====== Texto del documento ======

La masculina defensa de la tierra
Campobello configura un sentido de masculinidad al margen del sexo de las personas, adoptando características que provienen de los estereotipos y debilitando otras. Por ejemplo, masculina es la madre que resiste la violación del general Rueda, sin derramar una lágrima: “Mamá no lloraba, dijo que no le tocaran a sus hijos, que hicieran lo que quisieran” (2000: 83), como masculino es Francisco Villa que no puede aguantar el llanto porque los habitantes de Pilar de Conchos le temen y ya no creen en él; se lamenta de ello porque son “hombres que labran la tierra” (136). Masculina es también la suavidad de la voz de Gorgonio Beltrán como la mugre impregnada en los villistas campesinos y sus viejos y trajinados rifles.
Según Pratt, “la propuesta literaria, estética existencial e histórica de Campobello es crear una imagen de las otras revoluciones mexicanas, paralelas a la primera, relacionadas a ella” (2004: 262). El primer conflicto social del siglo XX, entonces, traería consigo la posibilidad de desplazar los atributos de lo masculino y lo femenino, en múltiples sentidos. La Mamá reemplaza al padre ausente, permanece en zonas de guerra muy disputadas, actúa con valentía y fortaleza; provee y protege. Gerardo Ruiz y José Díaz privilegian su apariencia (la blancura y la tersura de la piel) e intentan escapar de la muerte con actos cobardes que son indicios de su moralidad, a partir de cómo se han conducido en sus existencias.

====== Registros proporcionados ======

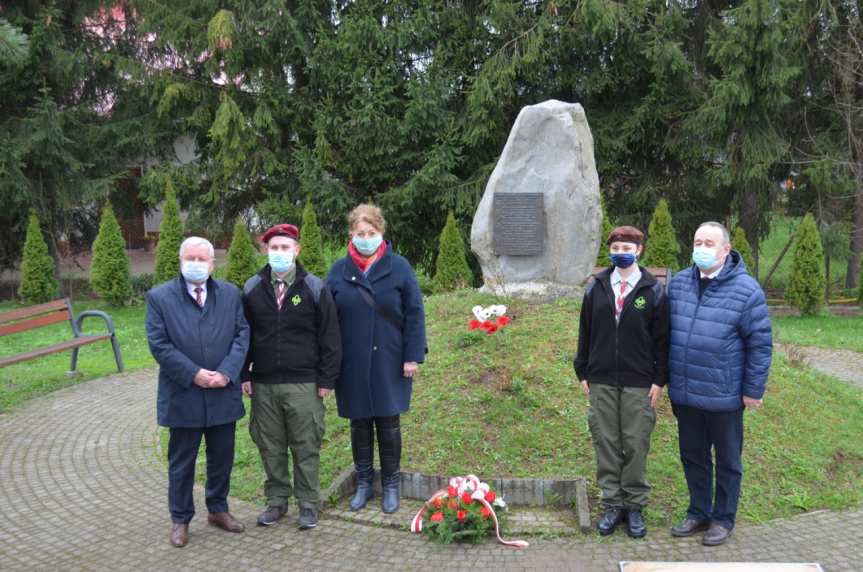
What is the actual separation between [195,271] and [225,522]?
1.51 metres

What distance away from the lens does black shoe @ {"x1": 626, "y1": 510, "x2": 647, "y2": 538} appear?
4141mm

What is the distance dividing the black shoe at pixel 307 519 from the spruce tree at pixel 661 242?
10719 mm

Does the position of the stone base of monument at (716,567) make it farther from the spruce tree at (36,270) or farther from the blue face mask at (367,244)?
the spruce tree at (36,270)

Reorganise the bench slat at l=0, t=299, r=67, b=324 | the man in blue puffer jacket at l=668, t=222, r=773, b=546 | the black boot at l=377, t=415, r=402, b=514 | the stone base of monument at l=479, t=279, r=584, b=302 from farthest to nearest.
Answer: the stone base of monument at l=479, t=279, r=584, b=302 < the bench slat at l=0, t=299, r=67, b=324 < the black boot at l=377, t=415, r=402, b=514 < the man in blue puffer jacket at l=668, t=222, r=773, b=546

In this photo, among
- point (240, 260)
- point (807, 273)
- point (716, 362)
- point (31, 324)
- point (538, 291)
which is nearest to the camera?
point (716, 362)

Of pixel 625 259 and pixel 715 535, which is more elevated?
pixel 625 259

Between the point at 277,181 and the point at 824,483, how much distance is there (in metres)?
13.6

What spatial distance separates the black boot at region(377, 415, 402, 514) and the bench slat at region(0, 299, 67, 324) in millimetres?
4807

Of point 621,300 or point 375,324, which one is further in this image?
point 375,324

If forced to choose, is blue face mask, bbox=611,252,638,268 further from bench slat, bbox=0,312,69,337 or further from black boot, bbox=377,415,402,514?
bench slat, bbox=0,312,69,337

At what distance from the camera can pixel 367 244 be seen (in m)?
4.34

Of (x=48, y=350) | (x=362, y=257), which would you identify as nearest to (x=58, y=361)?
(x=48, y=350)

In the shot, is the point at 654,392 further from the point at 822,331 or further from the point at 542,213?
the point at 822,331

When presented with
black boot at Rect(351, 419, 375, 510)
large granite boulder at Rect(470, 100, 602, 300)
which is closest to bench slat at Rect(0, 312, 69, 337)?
black boot at Rect(351, 419, 375, 510)
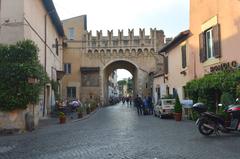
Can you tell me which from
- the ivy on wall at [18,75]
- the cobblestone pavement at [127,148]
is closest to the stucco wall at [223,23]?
the cobblestone pavement at [127,148]

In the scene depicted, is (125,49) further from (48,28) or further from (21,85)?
(21,85)

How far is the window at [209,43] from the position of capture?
18.0 m

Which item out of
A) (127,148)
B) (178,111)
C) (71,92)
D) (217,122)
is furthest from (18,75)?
(71,92)

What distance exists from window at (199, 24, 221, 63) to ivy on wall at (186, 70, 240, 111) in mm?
1332

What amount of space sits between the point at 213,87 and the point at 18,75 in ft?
28.8

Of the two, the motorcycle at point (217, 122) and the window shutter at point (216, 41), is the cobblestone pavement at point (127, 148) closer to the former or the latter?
the motorcycle at point (217, 122)

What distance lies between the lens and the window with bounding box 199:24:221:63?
18.0 meters

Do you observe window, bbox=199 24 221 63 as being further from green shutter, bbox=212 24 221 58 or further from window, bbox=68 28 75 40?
window, bbox=68 28 75 40

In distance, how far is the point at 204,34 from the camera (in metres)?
20.3

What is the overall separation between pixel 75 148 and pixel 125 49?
38.9 metres

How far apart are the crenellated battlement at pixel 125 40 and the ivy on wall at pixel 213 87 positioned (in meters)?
27.2

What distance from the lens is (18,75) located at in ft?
51.5

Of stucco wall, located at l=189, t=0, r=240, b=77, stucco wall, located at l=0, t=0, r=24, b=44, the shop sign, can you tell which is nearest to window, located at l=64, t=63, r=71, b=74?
stucco wall, located at l=189, t=0, r=240, b=77

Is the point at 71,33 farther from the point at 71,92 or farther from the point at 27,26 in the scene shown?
the point at 27,26
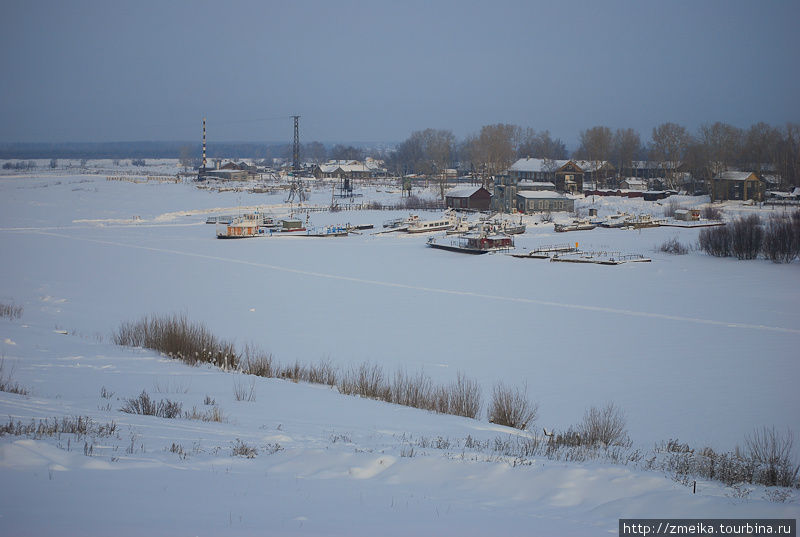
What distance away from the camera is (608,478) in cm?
541

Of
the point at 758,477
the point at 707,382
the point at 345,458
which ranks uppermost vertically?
the point at 345,458

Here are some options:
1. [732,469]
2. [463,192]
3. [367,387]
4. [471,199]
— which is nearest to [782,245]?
[367,387]

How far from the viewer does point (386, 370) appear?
40.0 feet

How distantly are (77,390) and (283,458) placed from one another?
4.11 meters

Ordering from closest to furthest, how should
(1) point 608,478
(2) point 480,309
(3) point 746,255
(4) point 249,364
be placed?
1. (1) point 608,478
2. (4) point 249,364
3. (2) point 480,309
4. (3) point 746,255

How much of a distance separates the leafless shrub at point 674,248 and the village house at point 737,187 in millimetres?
24155

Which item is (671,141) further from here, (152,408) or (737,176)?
(152,408)

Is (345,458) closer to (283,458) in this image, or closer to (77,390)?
(283,458)

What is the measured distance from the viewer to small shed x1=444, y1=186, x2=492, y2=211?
54969 mm

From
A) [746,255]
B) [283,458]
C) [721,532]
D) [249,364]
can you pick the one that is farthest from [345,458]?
[746,255]

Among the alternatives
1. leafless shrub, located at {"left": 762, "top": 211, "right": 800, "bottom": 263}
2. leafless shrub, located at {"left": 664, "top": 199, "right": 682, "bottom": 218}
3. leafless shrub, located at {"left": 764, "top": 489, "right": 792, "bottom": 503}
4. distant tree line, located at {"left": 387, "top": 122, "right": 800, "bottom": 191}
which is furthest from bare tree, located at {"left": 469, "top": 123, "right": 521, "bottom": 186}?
leafless shrub, located at {"left": 764, "top": 489, "right": 792, "bottom": 503}

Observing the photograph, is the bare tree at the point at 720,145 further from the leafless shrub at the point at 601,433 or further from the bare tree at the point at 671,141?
the leafless shrub at the point at 601,433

======

**Tareas requeridas:**
1) ¿Concuerdan con el texto sobre la masculinidad en Campobello estas afirmaciones? (a) La madre llora mientras resiste la violación del general Rueda. (b) Los habitantes de Pilar de Conchos le temen a Francisco Villa. (c) Gerardo Ruiz y José Díaz privilegian su apariencia. Responde sí o no a cada una y cita textualmente las palabras del texto que lo deciden.
2) Según el texto sobre la masculinidad en Campobello, ¿a quién reemplaza la Mamá?
3) Prolonga el texto sobre la masculinidad en Campobello a partir de su última oración.

**Respuestas por tarea:**
1)
(a) No: "Mamá no lloraba"
(b) Sí: "los habitantes de Pilar de Conchos le temen y ya no creen en él"
(c) Sí: "Gerardo Ruiz y José Díaz privilegian su apariencia"

2) Al padre ausente.

3)
La mugre tendría una doble valencia en el libro; positiva, cuando delata un origen, una clase económica y el arribo de un nuevo orden social; negativa, si la piel se impregna de ella sólo en la muerte; de otra manera, esa suciedad provocaría repulsión, sería eliminada y repudiada como los deseos de cambio por parte de las poblaciones indígenas y rurales. Refugiados en espacios interiores, en los que por tradición se sitúa a las mujeres (como la tía Toña que atisba avergonzada “en la rendija del zaguán”), Gerardo Ruiz y José Díaz encuentran la muerte en lugares públicos y abiertos, en los que no son capaces de encararla con valentía. Amenazantes por ser los sitios de las escaramuzas, la Mamá y la niña Nellie, en cambio, no temen desplazarse, salir de los espacios privados e, incluso, viajar hacia el frente de batalla.21
El sentido de la Revolución mexicana se encaminaría a un forzoso enfrentamiento bélico entre quienes eran dueños de la tierra por derecho propio (por habitarla desde siglos atrás, por trabajarla de generación en generación) y los que se la han arrebatado, debido a un poder ejercido desde la cercanía con una clase política dominante, las ventajas que reporta una mejor situación económica y por formar parte de una clase social y una raza dadas. “Skin color, attire and manner had been instruments of oppression that, to a certain degree, functioned as a dividing line between the opposing groups”22 (Parra 2005: 2). La autora amplía la visión del conflicto al no reducirlo a la oposición entre el gobierno federal y ciertas regiones del país; lo extiende a las inconformidades acumuladas por comunidades unidas en sus agravios (como la Mamá ultrajada) y cuyos miembros intentan protegerse entre sí porque son parientes, vecinos o conocidos: “Le contaron a Mamá todo lo que había pasado. Ella no lo olvidaba. Aquellos hombres habían sido sus paisanos” (2000: 89). Como apunta Max Parra, la lealtad hacia los combatientes que crecieron juntos, dada la cercanía de sus lugares de origen y su parentesco, “determined revolutionary attachments more than did political affiliation”23 (2005: 50).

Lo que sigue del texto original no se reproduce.